Ports on the east coast of the US will be become the chokepoint in Asia-US trade because they are years away from being able to accommodate the super-sized vessels running through the new locks of the Panama Canal.
“Before the Panama Canal was the bottleneck, now it’s the ports on the east coast,” Ryan Petersen, CEO of US-based freight forwarder Flexport, told fDi.
Thousands of Panamanians were in attendance on June 27 to watch the first passage of a ship carrying 9,000 containers through the $5.25bn set of locks at the canal connecting the Atlantic and Pacific oceans. The milestone event marked the end of a nine-year, problem-strewn expansion aimed at roughly doubling the canal’s capacity thereby easing interoceanic trade flows, which handles around 6% of worldwide shipping every year.
Ports lying east of the Panama Canal scrambled to update their infrastructure to make room for the so-called new-Panamax vessels, which can carry up to 14,000 20-foot equivalent units (TEUs), but authorities along the East Coast have been slower than others in adjusting.
Works in progress
Work to raise the Bayonne Bridge straddling the entrance to the Port of New York, the largest on the East Coast and the country’s second largest after that of Los Angeles, will not kick off until 2017. The bridge can currently accommodate ships of 9000 to 10,000 TEUs, which is way above the previous Panamax limit of 5000 TEUs, but falls short of the new 14,000 TEUs Panamax limit.
Further south, the Port of Savannah in Georgia is in the process of deepening its harbour, which will take another couple of years. Its nearby competitor, the Port of Charleston, aims at kicking off dredging works next year and wrapping them up by 2019. Both ports are major gateways for goods bound for the east coast.
With work still underway, an expected rebalancing of Asia-US trades from the west coast to the east triggered by the enlargement of the Panama Canal will take years to materialise.
“Today there is a big area in the middle of the country where it is cheaper to bring a container from the west coast via rail,” says Mr Petersen. “But as the [new] canal opens, it’s going to be cheaper to send it through the canal and get it on the east coast.”

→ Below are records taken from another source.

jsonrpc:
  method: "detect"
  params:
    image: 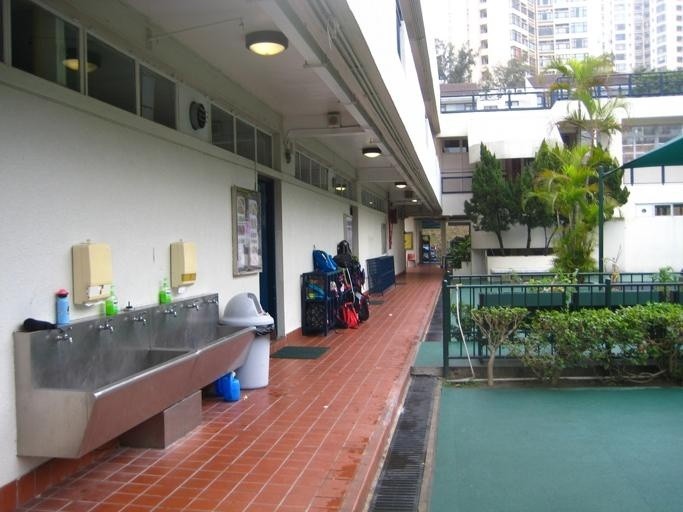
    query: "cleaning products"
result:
[57,289,70,325]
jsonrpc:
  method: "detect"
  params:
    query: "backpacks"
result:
[308,240,370,330]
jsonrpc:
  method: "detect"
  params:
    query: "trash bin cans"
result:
[218,292,275,389]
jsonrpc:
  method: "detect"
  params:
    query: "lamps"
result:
[63,51,101,72]
[363,147,381,158]
[335,185,346,191]
[245,31,288,56]
[395,182,406,189]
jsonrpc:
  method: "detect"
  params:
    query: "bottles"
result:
[56,288,71,325]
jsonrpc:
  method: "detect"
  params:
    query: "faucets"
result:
[98,318,113,333]
[130,311,148,326]
[55,326,73,343]
[163,304,177,317]
[209,295,218,306]
[188,300,200,311]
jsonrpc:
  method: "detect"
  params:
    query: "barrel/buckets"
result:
[223,370,241,400]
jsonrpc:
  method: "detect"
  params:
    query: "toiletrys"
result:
[106,290,120,315]
[160,279,171,303]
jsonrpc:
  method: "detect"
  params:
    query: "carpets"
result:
[369,301,384,305]
[270,346,329,360]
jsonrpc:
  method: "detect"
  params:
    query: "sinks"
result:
[33,349,190,395]
[149,321,254,357]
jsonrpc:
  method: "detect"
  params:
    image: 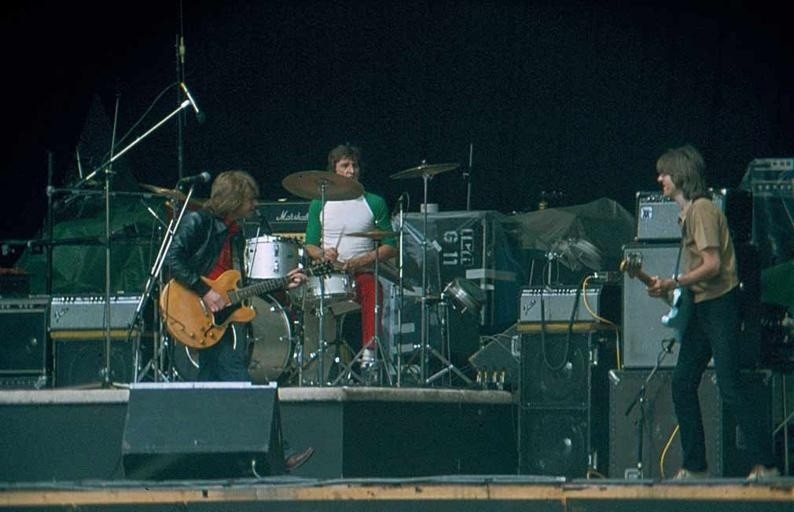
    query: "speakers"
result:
[469,321,521,391]
[521,330,621,480]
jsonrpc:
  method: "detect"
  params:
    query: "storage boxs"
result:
[606,368,775,481]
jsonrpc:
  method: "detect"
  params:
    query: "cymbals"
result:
[138,183,202,207]
[281,169,363,200]
[390,163,460,180]
[345,229,410,240]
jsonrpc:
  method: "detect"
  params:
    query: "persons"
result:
[304,144,397,386]
[645,145,783,480]
[165,169,314,472]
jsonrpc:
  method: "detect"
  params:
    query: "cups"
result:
[420,204,439,214]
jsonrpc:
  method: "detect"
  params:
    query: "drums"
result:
[448,279,487,317]
[295,274,356,304]
[244,236,298,280]
[247,293,295,384]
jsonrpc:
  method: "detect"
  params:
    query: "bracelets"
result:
[673,275,680,285]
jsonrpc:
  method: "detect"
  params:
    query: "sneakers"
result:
[360,346,381,369]
[745,461,782,481]
[673,466,713,481]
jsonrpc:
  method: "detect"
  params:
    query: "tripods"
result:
[77,101,189,389]
[125,185,474,390]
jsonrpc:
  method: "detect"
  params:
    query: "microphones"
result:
[179,172,211,185]
[181,82,206,124]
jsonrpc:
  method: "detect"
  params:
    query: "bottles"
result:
[539,190,564,211]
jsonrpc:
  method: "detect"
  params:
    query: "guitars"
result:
[159,258,334,350]
[619,253,695,343]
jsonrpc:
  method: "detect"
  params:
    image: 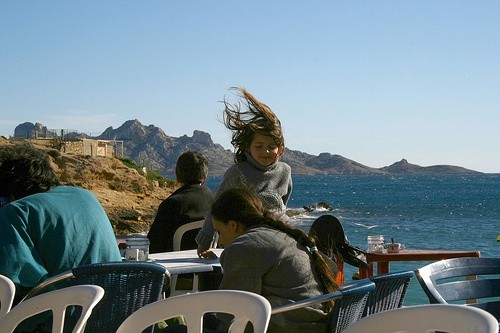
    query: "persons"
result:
[210,187,332,333]
[196,86,293,260]
[0,142,121,318]
[146,152,215,255]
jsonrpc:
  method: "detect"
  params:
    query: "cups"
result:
[387,243,401,253]
[125,237,150,260]
[367,235,385,253]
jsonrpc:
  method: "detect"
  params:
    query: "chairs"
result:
[0,220,500,333]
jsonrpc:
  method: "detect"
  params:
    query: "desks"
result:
[362,248,481,307]
[146,248,228,295]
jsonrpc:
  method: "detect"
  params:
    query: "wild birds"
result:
[351,222,383,230]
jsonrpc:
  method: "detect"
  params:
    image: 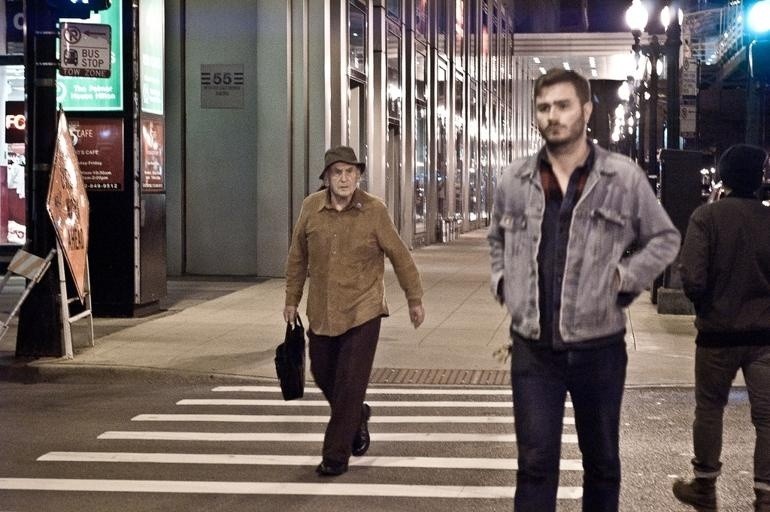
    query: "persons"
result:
[674,143,769,511]
[283,145,426,476]
[485,67,682,511]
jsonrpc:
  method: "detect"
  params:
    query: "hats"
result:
[319,147,366,180]
[719,144,768,193]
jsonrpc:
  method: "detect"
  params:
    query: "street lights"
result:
[612,0,683,196]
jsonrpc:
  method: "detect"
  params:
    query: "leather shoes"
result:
[352,404,370,456]
[316,460,348,475]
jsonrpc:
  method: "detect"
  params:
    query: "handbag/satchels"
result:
[275,326,306,400]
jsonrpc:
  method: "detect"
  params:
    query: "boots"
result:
[751,482,770,511]
[673,465,722,511]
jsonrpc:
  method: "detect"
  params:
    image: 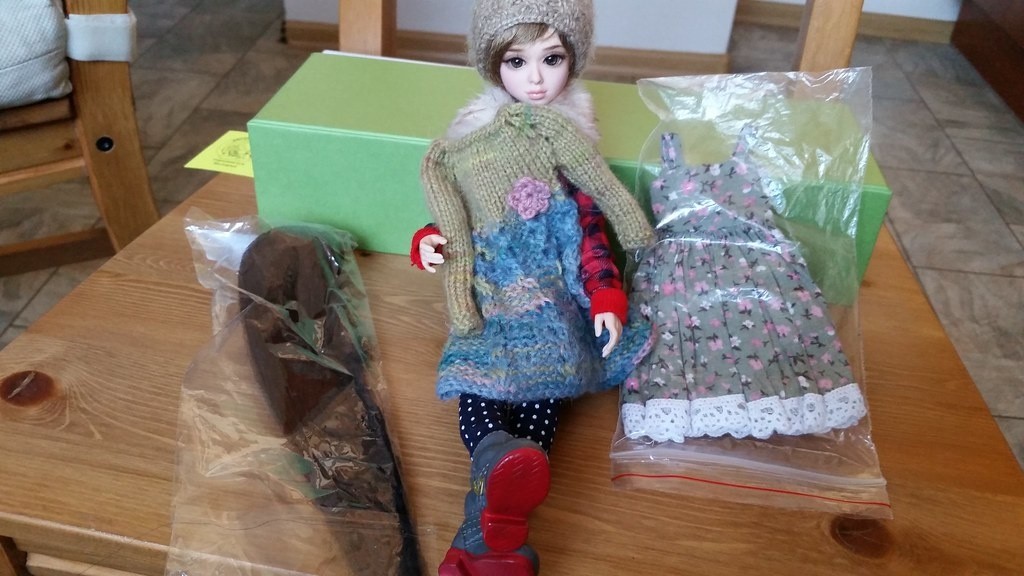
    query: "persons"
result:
[410,1,628,575]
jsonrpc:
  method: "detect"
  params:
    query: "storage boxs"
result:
[247,50,891,303]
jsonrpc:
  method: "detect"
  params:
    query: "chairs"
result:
[0,0,1024,576]
[0,0,163,279]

Once eastern ports are ready to handle new-Panamax vessels, they will be in a position to offer better rates to a whole belt of states running from Arkansas to Ohio which currently source their goods through ports on the west coast. Overall, eastern and Gulf Coast ports will be able to raise their share of Asia-US trade flows to 45% from the current 35%, Flexport estimates, with savings up to $1,000 per 40-foot container, depending on its final destination.